First, it comes down to economics. As a state, we are facing our fourth straight year of budget deficits. State lawmakers face an estimated $763 million shortfall this year and $1.15 billion on 2012. These deficits are unsustainable, and if we don’t make some tough decisions, will drive this state into financial ruin.
Opponents will criticize Gov. Brewer and other Republicans for being heartless and not caring for the poor. Quite the contrary. Arizona is one of six states that provides this most generous health care handout. It doesn’t come down to whether we want to continue this free health care extension. It comes down the fact that we can’t afford it.
Arizona is like any hard-working family. When we face tough financial times we need to make cuts. It is paramount that we find ways to balance the budget.
I, for one, support the governor’s decision to drop coverage to the nearly 250,000 Arizonians who have been freeloading off this extension of no cost coverage. I’m not rich. I don’t make a ton of money. I am sure not wealthy by the president’s standards, but I have made health care a priority for my family.
My wife has a pre-existing condition that has proven to be expensive. I pay more than $800 per month to ensure that my family is covered. That’s a lot of money and results in financial hardships at times for our family of four. We get no assistance from the state of Arizona. And, on top of the $800 per month I shell out to make sure my family is covered, I have been paying additional monies through my taxes to provide health care for others.
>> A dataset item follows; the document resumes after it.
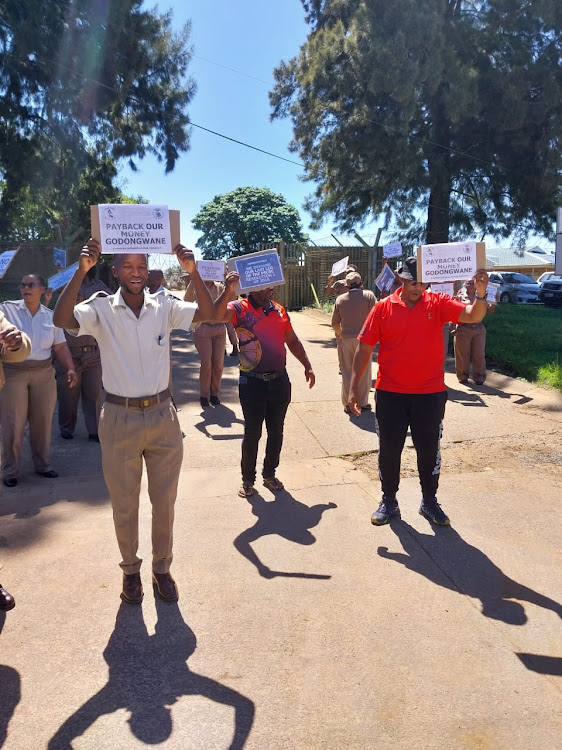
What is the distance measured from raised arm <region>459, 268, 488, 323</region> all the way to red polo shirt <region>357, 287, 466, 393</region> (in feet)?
0.17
I keep thinking of the car I could be driving if I was on AHCCCS. $800 per month could buy me a sweet ride. Again, I make the sacrifices so that my family is covered in the event that my wife’s pre-existing condition flares up again. I am gracious to my fellow Arizonians by not putting my financial onus on them. I make the sacrifice so you don’t have to.
I don’t mind helping less fortunate people, but as President Obama has clearly pointed out to America, we all need to make sacrifices and we all should have “skin” in the game. Imagine if the 250,000 childless adults that will lose coverage were paying a mere $50 per month for their health care. That would equate to more than $12 million per month or $147 million per year. Now multiply that by the 10 years that the AHCCCS coverage extension has been implemented. You get the point.
No matter what side of the aisle you fall on, lawmakers need to make tough decisions and entitlement programs need to be cut. Whether you like her or not, Gov. Brewer is making these tough decisions for the betterment of the great state of Arizona.